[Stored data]
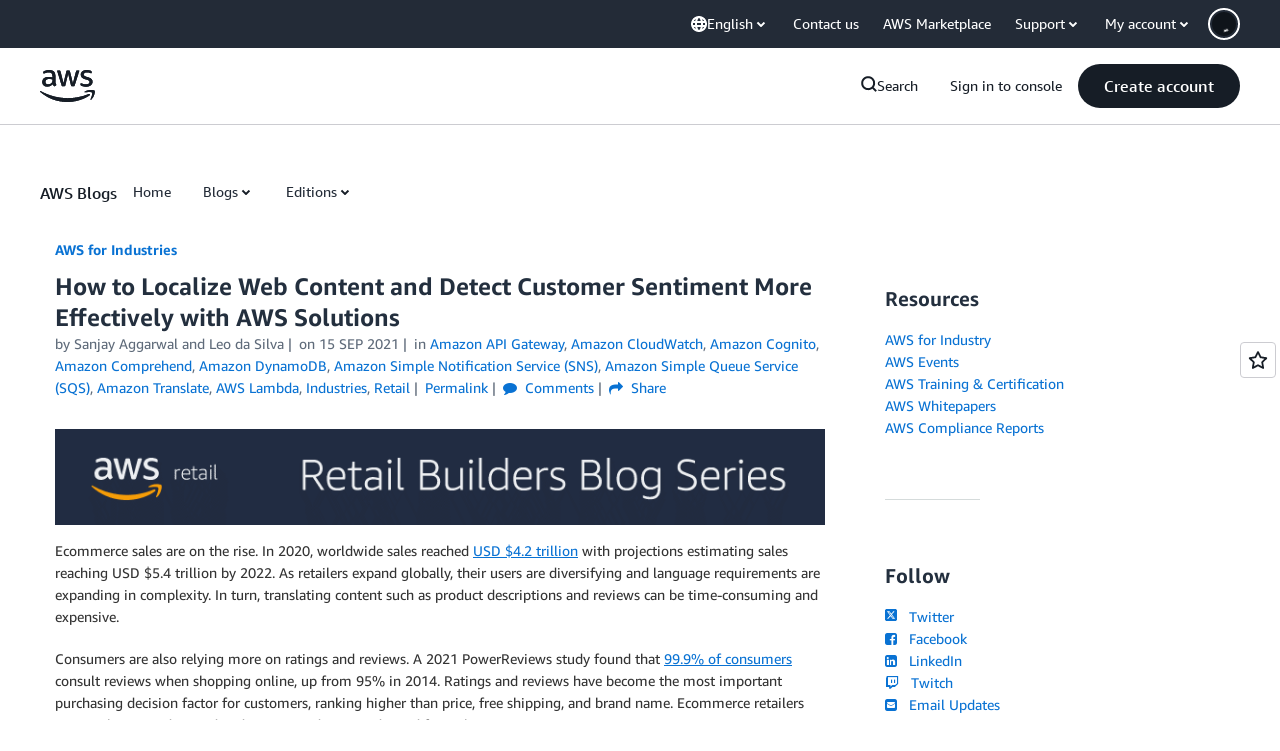

--- FILE ---
content_type: text/html;charset=UTF-8
request_url: https://amazonwebservicesinc.tt.omtrdc.net/m2/amazonwebservicesinc/ubox/raw?mboxPC=1769631834537-424410&mboxSession=1769631834536-876784&uniq=1769631834955-100599
body_size: -370
content:
{"url":"/en_US/optimization_testing/ccba-footer/master","campaignId":"610677","environmentId":"350","userPCId":"1769631834537-424410.44_0"}

--- FILE ---
content_type: application/javascript
request_url: https://a0.awsstatic.com/eb-csr/2.0.14/react/jsx-runtime.js
body_size: 700
content:
import{r}from"./index2.js";import"./react.production.min.js";var e,t,o=r(),n={exports:{}},a={};function s(){if(e)return a;e=1;var t=r(),o=60103;if(a.Fragment=60107,"function"==typeof Symbol&&Symbol.for){var n=Symbol.for;o=n("react.element"),a.Fragment=n("react.fragment")}var s=t.__SECRET_INTERNALS_DO_NOT_USE_OR_YOU_WILL_BE_FIRED.ReactCurrentOwner,f=Object.prototype.hasOwnProperty,i={key:!0,ref:!0,__self:!0,__source:!0};function p(r,e,t){var n,a={},p=null,u=null;for(n in void 0!==t&&(p=""+t),void 0!==e.key&&(p=""+e.key),void 0!==e.ref&&(u=e.ref),e)f.call(e,n)&&!i.hasOwnProperty(n)&&(a[n]=e[n]);if(r&&r.defaultProps)for(n in e=r.defaultProps)void 0===a[n]&&(a[n]=e[n]);return{$$typeof:o,type:r,key:p,ref:u,props:a,_owner:s.current}}return a.jsx=p,a.jsxs=p,a}function f(){return t||(t=1,n.exports=s()),n.exports}var i=f();const p=o.Fragment,u=i.jsx,_=i.jsxs;var c={jsx:u,jsxs:_,Fragment:p};export{p as Fragment,c as default,u as jsx,_ as jsxs};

### Exercise
Without any of its images, the data above should be returned exactly.

### Result of this exercise
--- FILE ---
content_type: text/html;charset=UTF-8
request_url: https://amazonwebservicesinc.tt.omtrdc.net/m2/amazonwebservicesinc/ubox/raw?mboxPC=1769631834537-424410&mboxSession=1769631834536-876784&uniq=1769631834955-100599
body_size: -370
content:
{"url":"/en_US/optimization_testing/ccba-footer/master","campaignId":"610677","environmentId":"350","userPCId":"1769631834537-424410.44_0"}

--- FILE ---
content_type: application/javascript
request_url: https://a0.awsstatic.com/eb-csr/2.0.14/react/jsx-runtime.js
body_size: 700
content:
import{r}from"./index2.js";import"./react.production.min.js";var e,t,o=r(),n={exports:{}},a={};function s(){if(e)return a;e=1;var t=r(),o=60103;if(a.Fragment=60107,"function"==typeof Symbol&&Symbol.for){var n=Symbol.for;o=n("react.element"),a.Fragment=n("react.fragment")}var s=t.__SECRET_INTERNALS_DO_NOT_USE_OR_YOU_WILL_BE_FIRED.ReactCurrentOwner,f=Object.prototype.hasOwnProperty,i={key:!0,ref:!0,__self:!0,__source:!0};function p(r,e,t){var n,a={},p=null,u=null;for(n in void 0!==t&&(p=""+t),void 0!==e.key&&(p=""+e.key),void 0!==e.ref&&(u=e.ref),e)f.call(e,n)&&!i.hasOwnProperty(n)&&(a[n]=e[n]);if(r&&r.defaultProps)for(n in e=r.defaultProps)void 0===a[n]&&(a[n]=e[n]);return{$$typeof:o,type:r,key:p,ref:u,props:a,_owner:s.current}}return a.jsx=p,a.jsxs=p,a}function f(){return t||(t=1,n.exports=s()),n.exports}var i=f();const p=o.Fragment,u=i.jsx,_=i.jsxs;var c={jsx:u,jsxs:_,Fragment:p};export{p as Fragment,c as default,u as jsx,_ as jsxs};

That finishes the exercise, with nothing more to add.